* EXERCISE AIM
Can you edit the lines from the one containing "Looking at this image, which of" through the end, inclusive, so that "closest" becomes "nearest" and nothing else changes?

Stored data entries
** START **
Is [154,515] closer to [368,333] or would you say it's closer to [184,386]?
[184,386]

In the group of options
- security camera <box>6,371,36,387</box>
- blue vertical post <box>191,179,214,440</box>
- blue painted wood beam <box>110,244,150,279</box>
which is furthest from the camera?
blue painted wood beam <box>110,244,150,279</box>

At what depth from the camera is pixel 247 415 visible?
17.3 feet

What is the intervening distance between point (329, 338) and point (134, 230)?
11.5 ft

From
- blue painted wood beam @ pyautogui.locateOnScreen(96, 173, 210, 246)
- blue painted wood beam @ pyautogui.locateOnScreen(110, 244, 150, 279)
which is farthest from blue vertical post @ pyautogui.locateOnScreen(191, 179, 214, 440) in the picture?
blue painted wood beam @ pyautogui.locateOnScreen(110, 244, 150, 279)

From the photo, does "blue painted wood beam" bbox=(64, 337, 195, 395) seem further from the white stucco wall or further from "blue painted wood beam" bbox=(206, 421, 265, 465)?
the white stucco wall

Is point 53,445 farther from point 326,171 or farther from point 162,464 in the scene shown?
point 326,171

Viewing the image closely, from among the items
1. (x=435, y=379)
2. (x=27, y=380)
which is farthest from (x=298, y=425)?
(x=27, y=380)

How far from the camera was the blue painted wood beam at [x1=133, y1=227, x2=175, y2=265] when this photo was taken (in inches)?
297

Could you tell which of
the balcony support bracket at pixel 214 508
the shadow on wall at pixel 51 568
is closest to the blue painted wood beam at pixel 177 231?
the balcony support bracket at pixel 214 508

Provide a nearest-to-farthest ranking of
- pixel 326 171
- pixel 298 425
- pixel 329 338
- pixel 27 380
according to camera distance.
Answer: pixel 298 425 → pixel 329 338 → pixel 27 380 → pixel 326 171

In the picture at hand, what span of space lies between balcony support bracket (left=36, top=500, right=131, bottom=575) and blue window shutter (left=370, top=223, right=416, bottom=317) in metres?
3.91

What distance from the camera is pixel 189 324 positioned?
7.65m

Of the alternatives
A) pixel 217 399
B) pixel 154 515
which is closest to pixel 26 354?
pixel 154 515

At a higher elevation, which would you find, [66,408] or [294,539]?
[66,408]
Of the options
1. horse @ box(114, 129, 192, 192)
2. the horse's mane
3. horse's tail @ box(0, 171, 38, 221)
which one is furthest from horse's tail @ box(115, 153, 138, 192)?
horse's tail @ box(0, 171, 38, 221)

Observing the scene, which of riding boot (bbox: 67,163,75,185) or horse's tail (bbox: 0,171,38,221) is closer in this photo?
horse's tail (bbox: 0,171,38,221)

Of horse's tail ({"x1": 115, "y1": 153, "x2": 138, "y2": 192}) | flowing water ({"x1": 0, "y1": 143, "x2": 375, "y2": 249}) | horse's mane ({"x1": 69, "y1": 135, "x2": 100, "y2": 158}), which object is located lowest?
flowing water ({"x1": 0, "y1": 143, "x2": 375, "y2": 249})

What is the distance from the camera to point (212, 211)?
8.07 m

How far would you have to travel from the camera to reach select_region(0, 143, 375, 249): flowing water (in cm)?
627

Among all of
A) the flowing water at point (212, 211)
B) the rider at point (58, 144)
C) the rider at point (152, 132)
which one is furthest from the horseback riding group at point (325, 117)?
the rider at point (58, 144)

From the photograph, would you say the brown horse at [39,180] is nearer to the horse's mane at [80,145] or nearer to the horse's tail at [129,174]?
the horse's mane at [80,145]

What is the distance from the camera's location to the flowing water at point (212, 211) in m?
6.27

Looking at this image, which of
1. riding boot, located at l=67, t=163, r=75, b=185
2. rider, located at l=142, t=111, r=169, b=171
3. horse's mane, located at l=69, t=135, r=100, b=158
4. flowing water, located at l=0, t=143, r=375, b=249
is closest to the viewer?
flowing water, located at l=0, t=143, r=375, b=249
** END **
* RESULT OF THIS TASK
Looking at this image, which of
1. riding boot, located at l=67, t=163, r=75, b=185
2. rider, located at l=142, t=111, r=169, b=171
3. horse's mane, located at l=69, t=135, r=100, b=158
4. flowing water, located at l=0, t=143, r=375, b=249
is nearest to the viewer?
flowing water, located at l=0, t=143, r=375, b=249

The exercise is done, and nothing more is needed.